> _Provided information_
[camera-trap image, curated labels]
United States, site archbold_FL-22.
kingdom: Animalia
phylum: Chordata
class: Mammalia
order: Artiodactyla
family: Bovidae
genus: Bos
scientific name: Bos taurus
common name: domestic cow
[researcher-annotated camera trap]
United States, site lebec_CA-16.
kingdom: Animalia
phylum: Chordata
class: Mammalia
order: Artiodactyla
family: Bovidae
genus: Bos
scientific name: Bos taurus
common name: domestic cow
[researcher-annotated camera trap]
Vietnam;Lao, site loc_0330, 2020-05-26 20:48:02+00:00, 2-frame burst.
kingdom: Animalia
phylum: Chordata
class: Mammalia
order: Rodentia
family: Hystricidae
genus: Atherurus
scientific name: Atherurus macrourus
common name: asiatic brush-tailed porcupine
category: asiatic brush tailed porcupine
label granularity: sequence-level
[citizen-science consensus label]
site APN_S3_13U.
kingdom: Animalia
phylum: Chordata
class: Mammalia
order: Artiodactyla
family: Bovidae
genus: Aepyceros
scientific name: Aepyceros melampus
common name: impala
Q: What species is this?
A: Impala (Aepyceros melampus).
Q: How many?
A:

> _Problem to solve_
Every entry above should be transcribed exactly as it appears.

> _Exercise result_
[camera-trap image, curated labels]
United States, site archbold_FL-22.
kingdom: Animalia
phylum: Chordata
class: Mammalia
order: Artiodactyla
family: Bovidae
genus: Bos
scientific name: Bos taurus
common name: domestic cow
[researcher-annotated camera trap]
United States, site lebec_CA-16.
kingdom: Animalia
phylum: Chordata
class: Mammalia
order: Artiodactyla
family: Bovidae
genus: Bos
scientific name: Bos taurus
common name: domestic cow
[researcher-annotated camera trap]
Vietnam;Lao, site loc_0330, 2020-05-26 20:48:02+00:00, 2-frame burst.
kingdom: Animalia
phylum: Chordata
class: Mammalia
order: Rodentia
family: Hystricidae
genus: Atherurus
scientific name: Atherurus macrourus
common name: asiatic brush-tailed porcupine
category: asiatic brush tailed porcupine
label granularity: sequence-level
[citizen-science consensus label]
site APN_S3_13U.
kingdom: Animalia
phylum: Chordata
class: Mammalia
order: Artiodactyla
family: Bovidae
genus: Aepyceros
scientific name: Aepyceros melampus
common name: impala
Q: What species is this?
A: Impala (Aepyceros melampus).
Q: How many?
A:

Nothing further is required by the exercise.